* Aufgaben
1) An welcher Variante haben die Wissenschaftler laut dem Text über die Corona-Mutanten ihr Verfahren entwickelt?
2) Setze den Text über die Corona-Mutanten nach seinem letzten Satz fort.

* Textauszug
+ + + + + + +
Coronavirus Forscherteam mit Berner Beteiligung hilft, Mutanten zu enträtseln

iw, sda

26.2.2021 - 12:48

Der Umgang mit Sars-Erregern erfordert erhöhte Sicherheitsvorkehrungen. Das Hochsicherheitslabor des Instituts für Virologie und Immunologie (IVI) verfügt darüber. Hier wurden Sars-Varianten "aufeinander losgelassen", um zu untersuchen, was Mutanten befähigt, sich durchzusetzen (Pressebild)
Der Umgang mit Sars-Erregern erfordert erhöhte Sicherheitsvorkehrungen. Das Hochsicherheitslabor des Instituts für Virologie und Immunologie (IVI) verfügt darüber. Hier wurden Sars-Varianten "aufeinander losgelassen", um zu untersuchen, was Mutanten befähigt, sich durchzusetzen (Pressebild)
Keystone

Die Gefährlichkeit neuer Corona-Mutationen ist immer noch rätselhaft. Was verleiht einem Erreger erhöhte Durchschlagskraft? Ein internationales Forscherteam mit Schweizer Beteiligung hat ein Verfahren entwickelt, um die «Fitness» von Mutationen zu messen.

Entwickelt haben die Wissenschaftler die Methode an der Variante D614G, die vor dem Auftauchen der britischen Mutation B. 117 die weltweit am meisten verbreitete Form des ursprünglichen Sars-CoV-2-Erregers war. Sie konnten nun im Labor und an Tiermodellen zeigen, weshalb die D614G-Variante gegenüber dem ursprünglichen Sars-CoV-2-Virus die Oberhand gewinnen konnte. Die Methode wird auch auf künftige Mutationen anwendbar sein.
+ + + + + + +
* Gesammeltes Material
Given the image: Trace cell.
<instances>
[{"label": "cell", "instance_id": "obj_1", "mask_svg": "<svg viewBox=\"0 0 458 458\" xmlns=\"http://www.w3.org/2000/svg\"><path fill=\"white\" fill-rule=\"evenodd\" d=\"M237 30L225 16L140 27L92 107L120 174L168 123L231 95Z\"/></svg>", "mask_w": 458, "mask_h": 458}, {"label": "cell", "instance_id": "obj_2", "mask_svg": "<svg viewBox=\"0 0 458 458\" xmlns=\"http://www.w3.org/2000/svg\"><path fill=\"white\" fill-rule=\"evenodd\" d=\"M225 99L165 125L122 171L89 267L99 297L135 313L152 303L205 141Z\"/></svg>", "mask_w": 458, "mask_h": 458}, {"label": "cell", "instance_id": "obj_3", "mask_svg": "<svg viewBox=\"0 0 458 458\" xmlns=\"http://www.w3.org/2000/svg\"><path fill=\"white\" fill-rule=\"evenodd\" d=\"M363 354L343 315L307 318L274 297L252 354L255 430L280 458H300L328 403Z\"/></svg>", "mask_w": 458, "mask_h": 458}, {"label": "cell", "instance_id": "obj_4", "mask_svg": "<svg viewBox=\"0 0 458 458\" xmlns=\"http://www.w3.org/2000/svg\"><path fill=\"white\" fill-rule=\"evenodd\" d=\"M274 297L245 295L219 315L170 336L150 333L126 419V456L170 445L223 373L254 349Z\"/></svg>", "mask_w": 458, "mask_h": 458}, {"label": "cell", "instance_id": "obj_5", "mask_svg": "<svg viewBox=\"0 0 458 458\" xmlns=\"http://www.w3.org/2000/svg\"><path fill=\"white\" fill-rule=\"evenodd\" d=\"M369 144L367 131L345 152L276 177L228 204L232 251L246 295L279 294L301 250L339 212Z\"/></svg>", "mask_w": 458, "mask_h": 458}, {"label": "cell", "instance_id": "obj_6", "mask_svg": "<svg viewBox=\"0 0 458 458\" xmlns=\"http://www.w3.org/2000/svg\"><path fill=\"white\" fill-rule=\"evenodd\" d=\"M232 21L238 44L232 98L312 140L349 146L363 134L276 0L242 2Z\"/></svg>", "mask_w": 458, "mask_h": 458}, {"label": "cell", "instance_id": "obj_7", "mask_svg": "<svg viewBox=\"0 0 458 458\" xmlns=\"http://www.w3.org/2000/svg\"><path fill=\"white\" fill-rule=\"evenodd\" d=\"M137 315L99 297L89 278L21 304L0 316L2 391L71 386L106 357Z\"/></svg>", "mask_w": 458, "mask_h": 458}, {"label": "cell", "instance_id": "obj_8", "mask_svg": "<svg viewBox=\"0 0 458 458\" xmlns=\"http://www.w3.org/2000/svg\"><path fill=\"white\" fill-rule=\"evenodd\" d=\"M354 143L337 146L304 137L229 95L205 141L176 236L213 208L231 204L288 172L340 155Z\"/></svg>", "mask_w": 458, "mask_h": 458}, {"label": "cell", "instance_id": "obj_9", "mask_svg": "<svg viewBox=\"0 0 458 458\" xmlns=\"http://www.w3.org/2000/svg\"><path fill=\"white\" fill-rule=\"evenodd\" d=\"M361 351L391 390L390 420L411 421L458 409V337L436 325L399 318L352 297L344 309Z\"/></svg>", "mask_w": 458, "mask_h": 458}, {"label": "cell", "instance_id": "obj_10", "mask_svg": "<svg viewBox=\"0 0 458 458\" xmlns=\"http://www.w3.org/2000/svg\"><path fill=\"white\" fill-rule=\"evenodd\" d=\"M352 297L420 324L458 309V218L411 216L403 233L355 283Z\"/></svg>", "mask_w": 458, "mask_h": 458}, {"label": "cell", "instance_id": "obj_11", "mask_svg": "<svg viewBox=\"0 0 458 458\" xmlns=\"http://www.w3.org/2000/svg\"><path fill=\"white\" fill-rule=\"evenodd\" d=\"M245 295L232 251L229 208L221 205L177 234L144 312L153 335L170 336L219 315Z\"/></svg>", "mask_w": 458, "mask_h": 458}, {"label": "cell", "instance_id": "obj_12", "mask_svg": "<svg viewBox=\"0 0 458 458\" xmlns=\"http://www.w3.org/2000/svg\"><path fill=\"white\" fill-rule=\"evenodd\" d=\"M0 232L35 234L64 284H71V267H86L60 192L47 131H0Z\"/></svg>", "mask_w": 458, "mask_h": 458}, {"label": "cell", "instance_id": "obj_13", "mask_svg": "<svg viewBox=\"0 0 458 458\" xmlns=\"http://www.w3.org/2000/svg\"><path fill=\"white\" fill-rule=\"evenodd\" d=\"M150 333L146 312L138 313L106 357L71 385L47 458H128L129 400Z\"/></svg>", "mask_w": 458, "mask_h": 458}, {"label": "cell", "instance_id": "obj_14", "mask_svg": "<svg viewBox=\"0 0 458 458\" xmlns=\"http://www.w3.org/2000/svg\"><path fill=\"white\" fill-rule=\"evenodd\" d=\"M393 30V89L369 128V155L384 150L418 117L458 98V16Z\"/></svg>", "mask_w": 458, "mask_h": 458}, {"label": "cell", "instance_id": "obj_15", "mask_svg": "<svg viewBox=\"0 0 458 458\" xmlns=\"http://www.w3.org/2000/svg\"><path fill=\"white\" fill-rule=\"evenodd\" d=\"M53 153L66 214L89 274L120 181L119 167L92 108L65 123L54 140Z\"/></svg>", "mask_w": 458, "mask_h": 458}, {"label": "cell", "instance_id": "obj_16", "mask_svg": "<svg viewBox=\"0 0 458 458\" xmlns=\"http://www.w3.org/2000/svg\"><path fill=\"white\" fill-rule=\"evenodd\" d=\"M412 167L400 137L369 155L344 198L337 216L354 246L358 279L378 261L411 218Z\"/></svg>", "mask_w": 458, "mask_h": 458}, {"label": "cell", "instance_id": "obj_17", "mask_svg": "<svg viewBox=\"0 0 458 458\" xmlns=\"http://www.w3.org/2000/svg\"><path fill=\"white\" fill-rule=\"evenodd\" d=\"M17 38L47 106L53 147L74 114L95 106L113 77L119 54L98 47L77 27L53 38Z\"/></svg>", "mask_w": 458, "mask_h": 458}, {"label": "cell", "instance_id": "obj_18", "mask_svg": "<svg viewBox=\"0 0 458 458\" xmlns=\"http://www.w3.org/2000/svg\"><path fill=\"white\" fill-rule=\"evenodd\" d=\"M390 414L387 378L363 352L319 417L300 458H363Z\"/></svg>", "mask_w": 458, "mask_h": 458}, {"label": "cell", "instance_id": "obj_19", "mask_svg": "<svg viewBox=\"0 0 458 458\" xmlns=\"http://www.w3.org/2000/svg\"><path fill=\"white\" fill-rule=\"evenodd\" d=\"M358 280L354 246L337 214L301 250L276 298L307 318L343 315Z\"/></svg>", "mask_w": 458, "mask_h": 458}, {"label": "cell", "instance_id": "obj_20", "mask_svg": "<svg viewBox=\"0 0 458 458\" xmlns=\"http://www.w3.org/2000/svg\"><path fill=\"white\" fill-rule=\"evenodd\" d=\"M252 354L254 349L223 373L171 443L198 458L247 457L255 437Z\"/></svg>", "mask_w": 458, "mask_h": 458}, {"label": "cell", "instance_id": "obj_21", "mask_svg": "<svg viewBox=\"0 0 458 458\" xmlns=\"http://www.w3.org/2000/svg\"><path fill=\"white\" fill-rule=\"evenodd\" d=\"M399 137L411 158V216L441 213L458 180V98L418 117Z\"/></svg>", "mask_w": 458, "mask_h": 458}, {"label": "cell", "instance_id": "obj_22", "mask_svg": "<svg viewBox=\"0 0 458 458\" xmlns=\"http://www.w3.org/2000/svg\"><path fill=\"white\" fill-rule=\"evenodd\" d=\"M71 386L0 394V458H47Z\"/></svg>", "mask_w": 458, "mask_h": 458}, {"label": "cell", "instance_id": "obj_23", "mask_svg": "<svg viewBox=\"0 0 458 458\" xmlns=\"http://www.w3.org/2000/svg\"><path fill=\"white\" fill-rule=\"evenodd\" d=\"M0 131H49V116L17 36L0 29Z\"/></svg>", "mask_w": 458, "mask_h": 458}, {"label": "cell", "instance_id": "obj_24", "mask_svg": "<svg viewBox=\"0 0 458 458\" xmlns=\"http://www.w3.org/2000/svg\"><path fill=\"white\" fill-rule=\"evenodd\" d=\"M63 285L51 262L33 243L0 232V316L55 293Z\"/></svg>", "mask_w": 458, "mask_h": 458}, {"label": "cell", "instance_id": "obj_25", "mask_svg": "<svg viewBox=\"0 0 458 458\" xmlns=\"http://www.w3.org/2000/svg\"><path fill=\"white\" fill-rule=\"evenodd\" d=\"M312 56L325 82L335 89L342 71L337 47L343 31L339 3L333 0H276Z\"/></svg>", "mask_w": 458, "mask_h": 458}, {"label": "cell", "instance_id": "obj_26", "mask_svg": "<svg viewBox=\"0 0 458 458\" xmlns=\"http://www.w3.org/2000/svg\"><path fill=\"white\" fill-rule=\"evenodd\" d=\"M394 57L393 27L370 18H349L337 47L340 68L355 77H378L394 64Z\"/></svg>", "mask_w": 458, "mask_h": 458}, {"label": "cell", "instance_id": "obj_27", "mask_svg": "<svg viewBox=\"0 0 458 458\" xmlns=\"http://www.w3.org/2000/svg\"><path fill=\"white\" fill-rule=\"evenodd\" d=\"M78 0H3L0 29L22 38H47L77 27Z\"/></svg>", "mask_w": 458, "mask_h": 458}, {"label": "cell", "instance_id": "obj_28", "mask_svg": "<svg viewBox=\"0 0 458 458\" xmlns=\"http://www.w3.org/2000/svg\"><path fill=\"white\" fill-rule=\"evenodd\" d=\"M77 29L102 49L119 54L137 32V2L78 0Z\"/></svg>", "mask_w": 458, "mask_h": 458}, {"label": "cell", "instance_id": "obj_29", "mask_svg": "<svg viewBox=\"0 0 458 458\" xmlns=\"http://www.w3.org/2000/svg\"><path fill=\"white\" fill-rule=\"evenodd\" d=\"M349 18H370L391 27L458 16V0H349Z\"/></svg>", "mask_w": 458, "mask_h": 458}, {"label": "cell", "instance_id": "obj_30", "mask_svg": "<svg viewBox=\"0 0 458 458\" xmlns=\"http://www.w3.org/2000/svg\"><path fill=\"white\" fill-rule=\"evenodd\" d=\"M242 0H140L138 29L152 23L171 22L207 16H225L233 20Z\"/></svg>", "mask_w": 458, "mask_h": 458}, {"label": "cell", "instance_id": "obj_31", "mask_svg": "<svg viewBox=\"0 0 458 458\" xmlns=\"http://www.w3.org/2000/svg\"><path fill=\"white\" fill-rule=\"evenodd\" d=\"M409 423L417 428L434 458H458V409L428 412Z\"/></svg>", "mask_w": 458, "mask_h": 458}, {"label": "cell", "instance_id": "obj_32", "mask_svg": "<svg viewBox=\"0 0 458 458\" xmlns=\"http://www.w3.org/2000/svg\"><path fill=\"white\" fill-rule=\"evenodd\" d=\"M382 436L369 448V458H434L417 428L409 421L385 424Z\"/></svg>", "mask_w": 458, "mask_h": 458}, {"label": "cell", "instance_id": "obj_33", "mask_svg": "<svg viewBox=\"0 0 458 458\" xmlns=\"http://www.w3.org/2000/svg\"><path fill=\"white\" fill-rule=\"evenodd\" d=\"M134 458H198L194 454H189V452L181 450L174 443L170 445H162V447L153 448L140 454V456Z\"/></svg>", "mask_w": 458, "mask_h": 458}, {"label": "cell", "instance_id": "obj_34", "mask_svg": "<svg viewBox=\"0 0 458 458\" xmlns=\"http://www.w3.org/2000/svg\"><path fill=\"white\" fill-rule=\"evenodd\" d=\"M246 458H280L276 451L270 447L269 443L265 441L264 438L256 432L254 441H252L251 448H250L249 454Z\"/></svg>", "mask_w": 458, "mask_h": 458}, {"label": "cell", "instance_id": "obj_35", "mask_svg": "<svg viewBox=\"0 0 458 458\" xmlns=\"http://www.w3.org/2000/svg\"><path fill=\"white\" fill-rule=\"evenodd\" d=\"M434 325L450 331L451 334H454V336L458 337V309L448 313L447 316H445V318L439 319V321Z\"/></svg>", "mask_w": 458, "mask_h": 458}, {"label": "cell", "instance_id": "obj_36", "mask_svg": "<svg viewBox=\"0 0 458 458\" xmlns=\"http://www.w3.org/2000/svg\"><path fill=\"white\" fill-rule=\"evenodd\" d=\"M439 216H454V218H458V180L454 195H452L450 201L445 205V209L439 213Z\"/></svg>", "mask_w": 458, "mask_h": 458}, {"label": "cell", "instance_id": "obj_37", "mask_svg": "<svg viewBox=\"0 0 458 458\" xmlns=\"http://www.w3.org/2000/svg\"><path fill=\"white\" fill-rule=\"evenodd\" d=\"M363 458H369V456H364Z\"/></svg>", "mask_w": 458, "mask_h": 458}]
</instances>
+ + + + + + +
* Lösungen nach Nummern
1) An der Variante D614G.

2)
«Mit unserem Vorgehen können wir auch neu auftretende Mutationen wie die britische Variante B.117 schneller und besser charakterisieren», sagt Volker Thiel vom Institut für Virologie und Immunologie (IVI) des Bundesamts für Lebensmittelsicherheit und Veterinärwesen BLV, einer der vier Hauptautoren der Studie. Die Erkenntnisse sind für die Bekämpfung neuer Mutanten, die überhand zu nehmen drohen, sehr wichtig, da sie zeigen, wie ein Fitness-Vorteil von Virus-Varianten zu höherer Übertragung führen kann.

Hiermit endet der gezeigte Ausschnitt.